The woman who greeted me had on a name tag which identified her as a herbalist. I told her that my barber had suggested I get an eye cream to tighten up the skin a little. "The name was Zia."

"Was it Zia for men?"

"I assume so. It was a really squat little jar, dark blue."

"Let's look at the other Zia products." Having already established that I was here on the advice of my barber, and not just dropping in to browse women's cosmetics, I pointed to the little blue pot: "That's the one."

She put a dab on the back on her hand and smeared it around. Then she put a dab on the back of my hand and I imitated her. It's like when you use a cleaning product you want to test it on a neutral surface before you try it on the expensive tile. Thinking I was continuing to imitate her I dipped a forefinger into the cream and rubbed it under my eye.
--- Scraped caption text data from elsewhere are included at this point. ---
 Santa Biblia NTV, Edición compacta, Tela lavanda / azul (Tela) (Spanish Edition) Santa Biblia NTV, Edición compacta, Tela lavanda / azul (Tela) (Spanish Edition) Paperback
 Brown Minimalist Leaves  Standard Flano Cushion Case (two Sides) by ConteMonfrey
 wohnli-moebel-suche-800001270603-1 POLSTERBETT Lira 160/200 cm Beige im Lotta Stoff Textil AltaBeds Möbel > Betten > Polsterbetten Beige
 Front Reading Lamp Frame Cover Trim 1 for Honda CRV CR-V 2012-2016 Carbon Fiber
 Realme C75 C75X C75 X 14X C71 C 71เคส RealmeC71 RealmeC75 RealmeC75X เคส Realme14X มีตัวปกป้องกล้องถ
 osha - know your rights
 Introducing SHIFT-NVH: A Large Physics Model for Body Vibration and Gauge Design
"That's too hard," she said. "You don't really rub it. You dab it, like this. And try using your ring finger. The index and middle are too aggressive."
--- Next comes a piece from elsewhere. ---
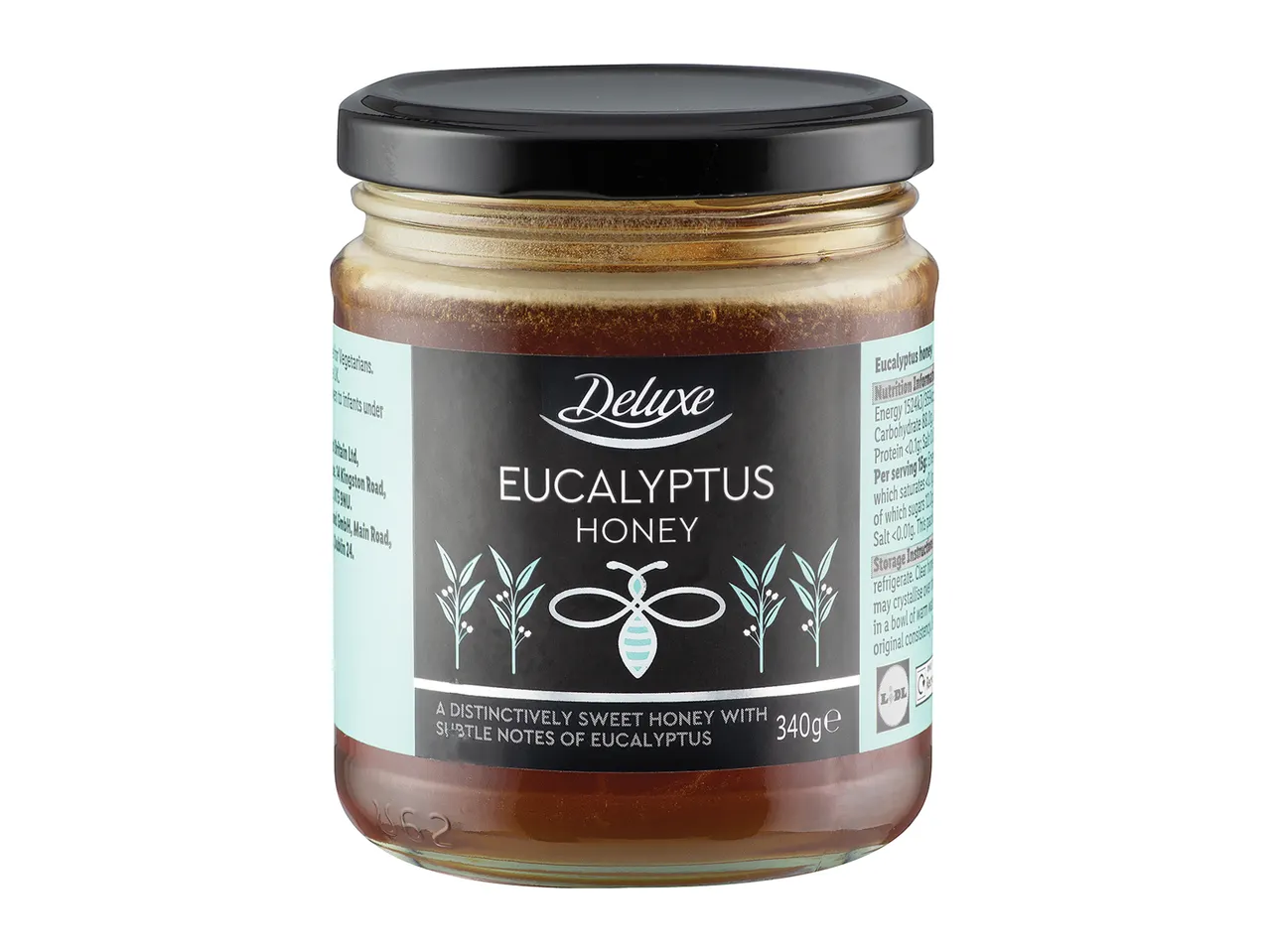 Deluxe Eucalyptus Honey: Sweet honey with subtle notes of eucalyptus.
This was a woman who prizes a differentiated touch. She explained to me that the area just under the eye is very thin and easily stretched, so one should not rub it. I tried it again, this time with my ring finger, and dapped the cream under my eyes. Because I'm a bodyworker I know that information, but wasn't really connecting it, being too preoccupied with my storyteller side, which was seeing the entire episode from the dreaming mind.

"There are other areas like that," I said. I was thinking of the muscle tissue above a woman's breasts, which is rather analogous to what she was describing as beneath the eye.

Of course what was in my mind was not part of the communication, and therefore not associated with any meaning for her. The only meaning was the response, which was that she led me over to a sample drawer and gave me a bunch of free stuff. I paid her cash so as to leave no paper trail attesting to my buying this product.

Then I walked over the hill, in the early afternoon sunshine, with my bag of youth restoration magic. Sometimes having a moment is enough, if you stay awake inside of it.